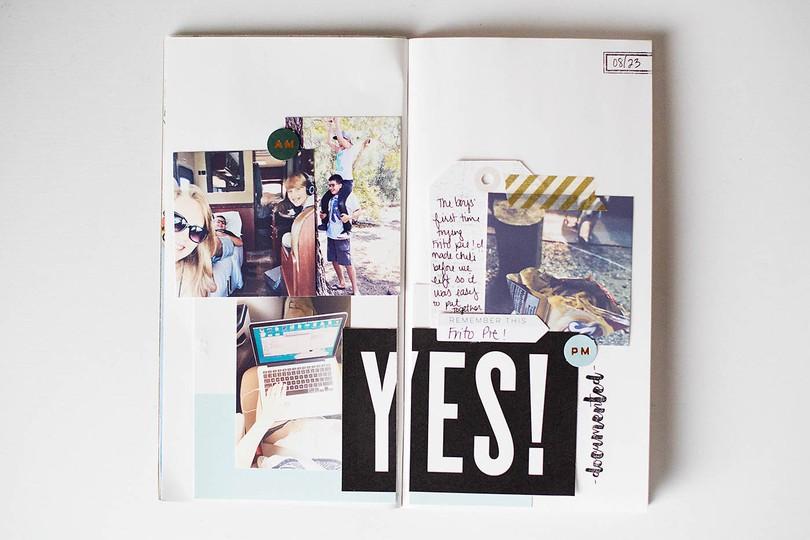 Aftm travelers notebook pg5 1 original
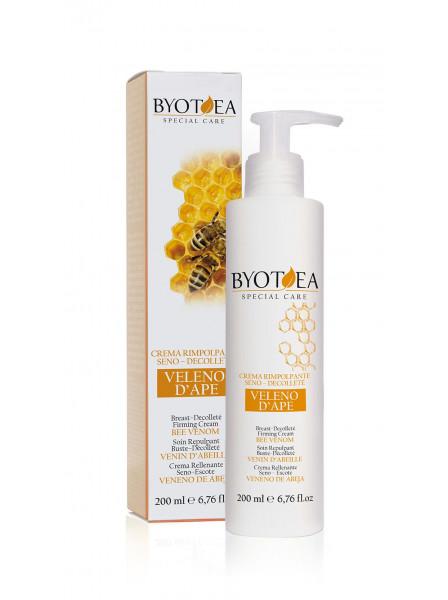Byothea Face Care Bee Venom укрепляющий с пчелиным ядом 200 мл Byothea
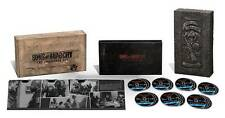 Sons of Anarchy TV Series ~ Complete Season 1-6 ~ NEW 17-DISC BLU-RAY BOX SET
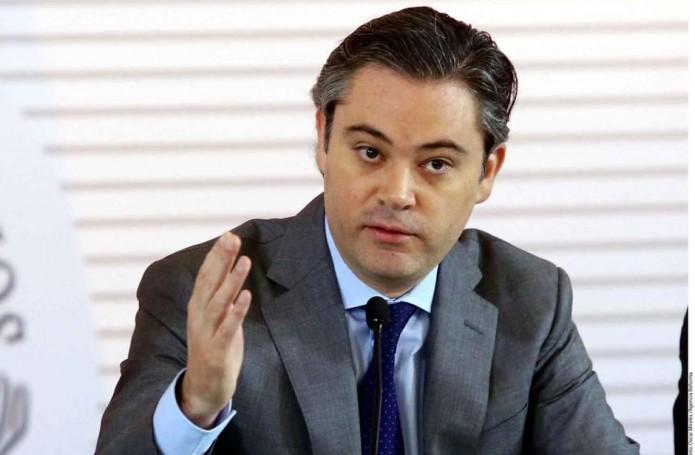 Aurelio Nuño- Gregorio Martínez.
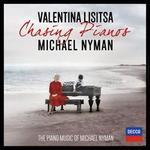Chasing Pianos: The Piano Music of Michael Nyman - Valentina Lisitsa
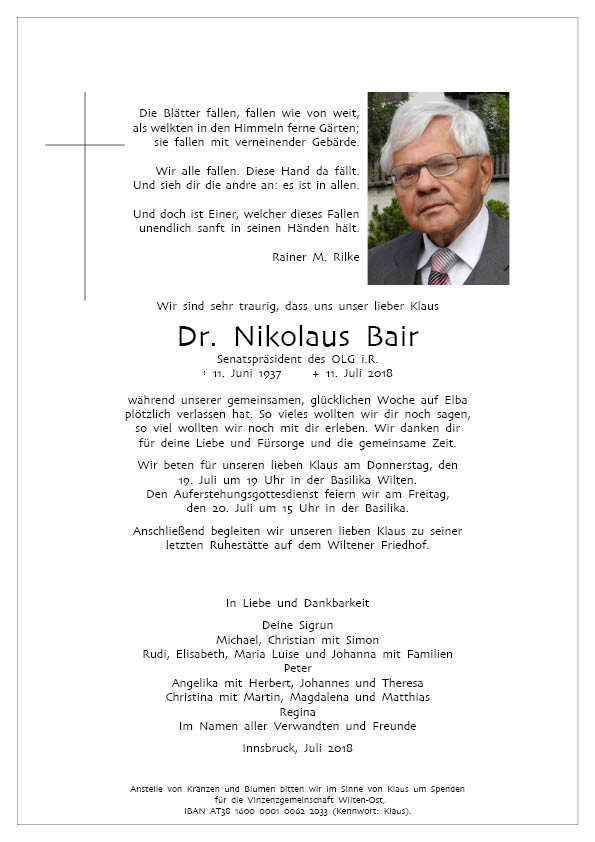Parte Dr. Klaus Bair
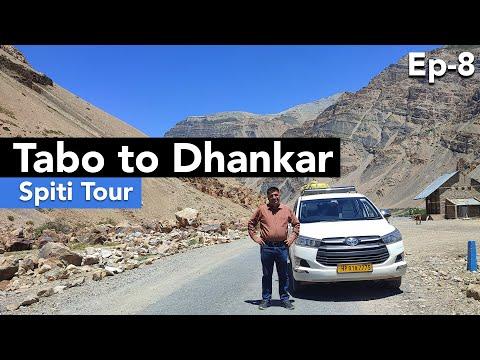 EP 8 -  Tabo to  Dhankar   Things to do in Tabo, Dhankar lake    Spiti Valley, Himachal Pradesh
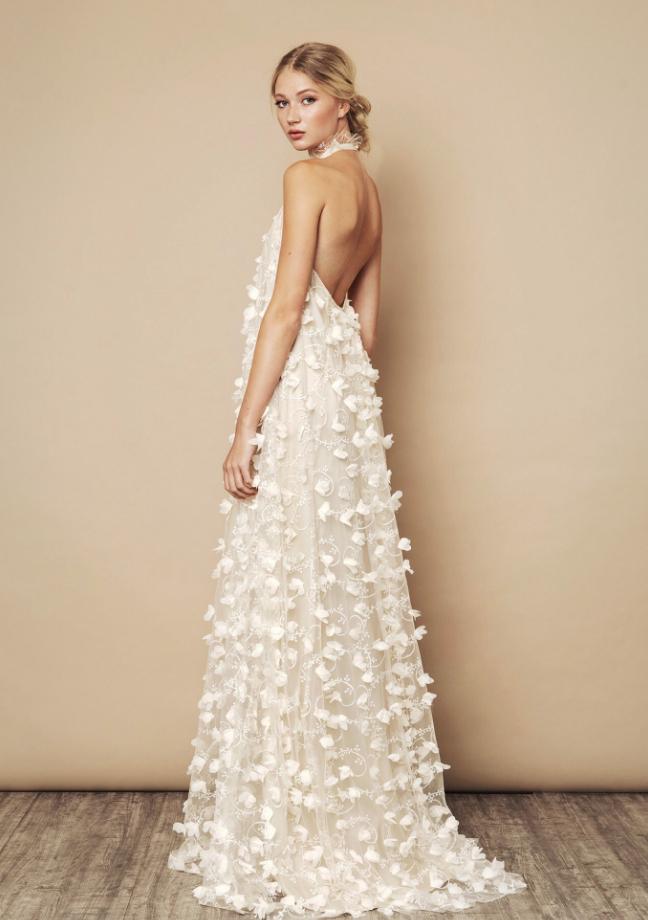 ida sjöstedt bröllopsklänning pris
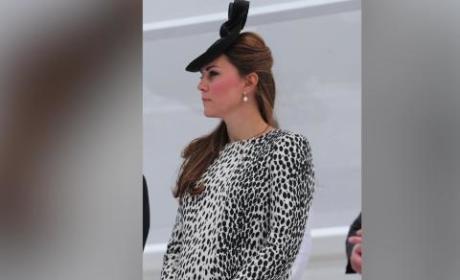 Kate Middleton Maternity Fashion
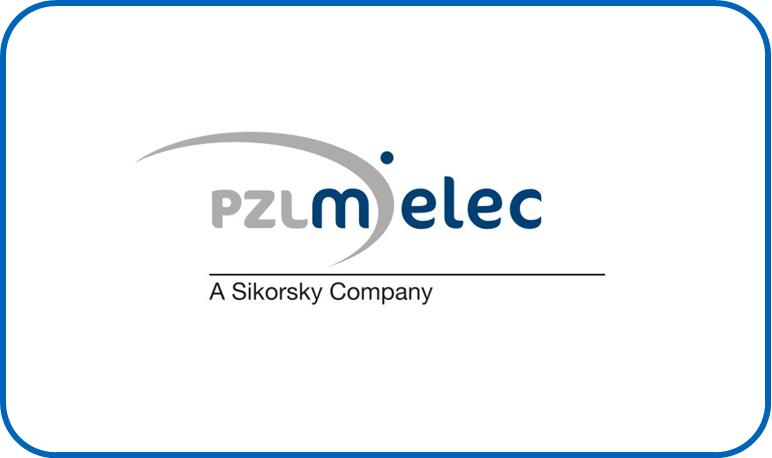 PZL_Mielec2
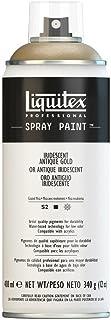 Liquitex Professional - Acrílico en spray, 400ml, oro antiguo iridiscente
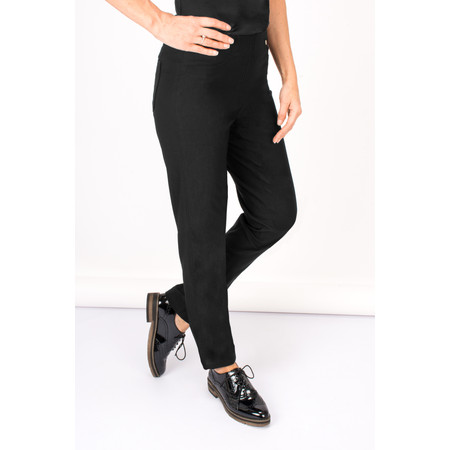 Robell Trousers Bella Winter Bengaline Stretch Trouser - Black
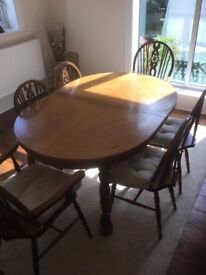 Dining/Banquet Table and six Chairs
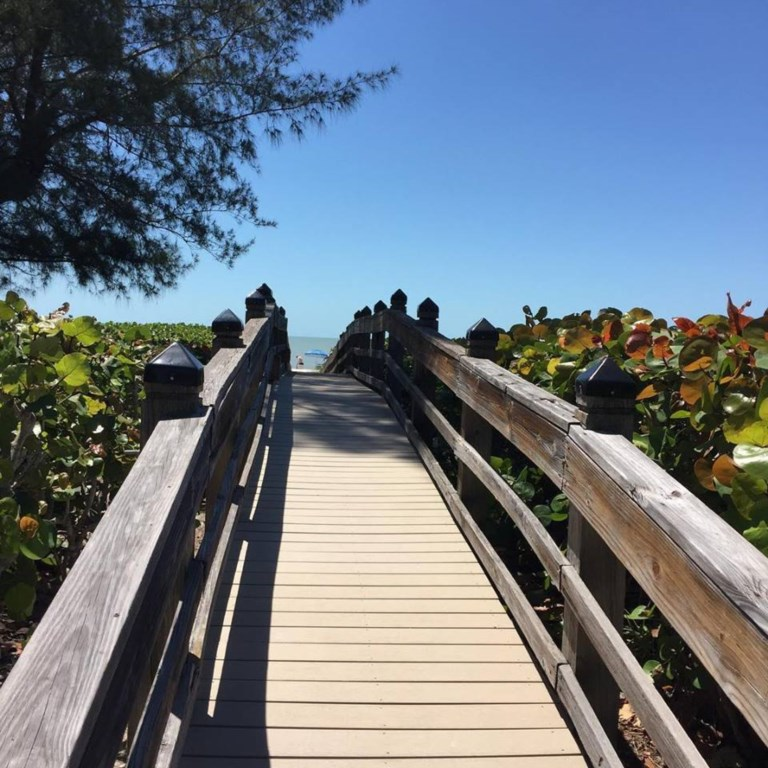 75 degrees in Sanibel.jpg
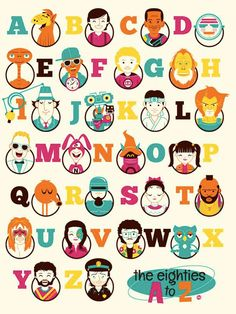 The Eighties from A to Z by Dave Perillo.
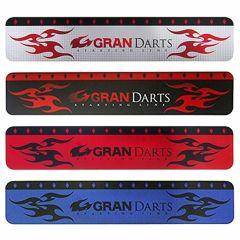 """""""Gran Darts"""" Throw Line(投擲線)"""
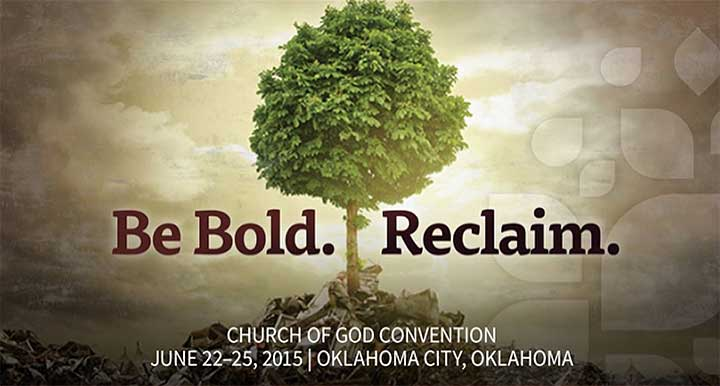 Church of God convention, Oklahoma City, OK June 22-25, 2015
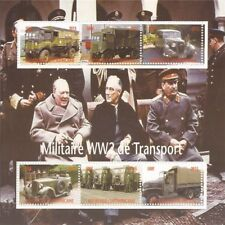 2015 World War II Military Transport - 6 Stamp Sheet - 3H-988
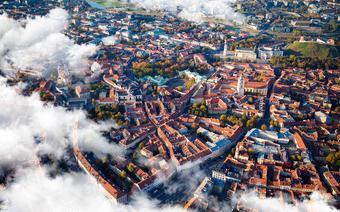 Stare miasto w Wilnie z lotu ptaka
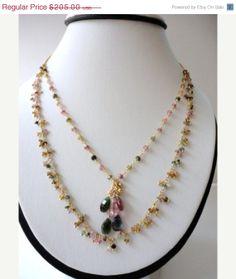 tourmaline precious gem.beaded by veroniquesjewelry on Etsy, $164.00   http://www.pinterestshopping.com
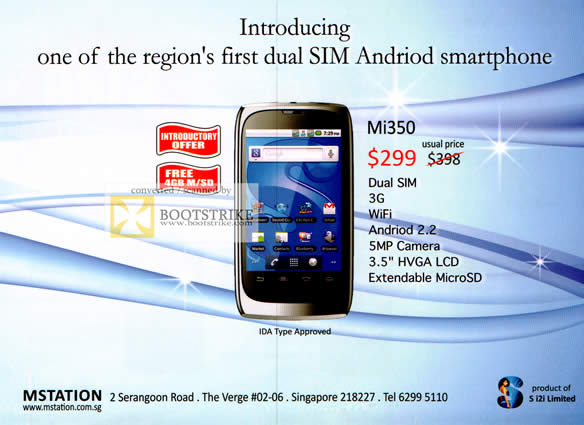 COMEX 2011 price list image brochure of Yun Loong Mobile Phone Mstation Mi350 Features Dual Sim Android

## Exercise aim
With the pictures removed, return each record above exactly as given.

## Answer to this problem
 Aftm travelers notebook pg5 1 original
Byothea Face Care Bee Venom укрепляющий с пчелиным ядом 200 мл Byothea
 Sons of Anarchy TV Series ~ Complete Season 1-6 ~ NEW 17-DISC BLU-RAY BOX SET
 Aurelio Nuño- Gregorio Martínez.
Chasing Pianos: The Piano Music of Michael Nyman - Valentina Lisitsa
Parte Dr. Klaus Bair
 EP 8 -  Tabo to  Dhankar   Things to do in Tabo, Dhankar lake    Spiti Valley, Himachal Pradesh
 ida sjöstedt bröllopsklänning pris
 Kate Middleton Maternity Fashion
 PZL_Mielec2
 Liquitex Professional - Acrílico en spray, 400ml, oro antiguo iridiscente
 Robell Trousers Bella Winter Bengaline Stretch Trouser - Black
 Dining/Banquet Table and six Chairs
 75 degrees in Sanibel.jpg
 The Eighties from A to Z by Dave Perillo.
 """""""Gran Darts"""" Throw Line(投擲線)"""
 Church of God convention, Oklahoma City, OK June 22-25, 2015
 2015 World War II Military Transport - 6 Stamp Sheet - 3H-988
 Stare miasto w Wilnie z lotu ptaka
 tourmaline precious gem.beaded by veroniquesjewelry on Etsy, $164.00   http://www.pinterestshopping.com
 COMEX 2011 price list image brochure of Yun Loong Mobile Phone Mstation Mi350 Features Dual Sim Android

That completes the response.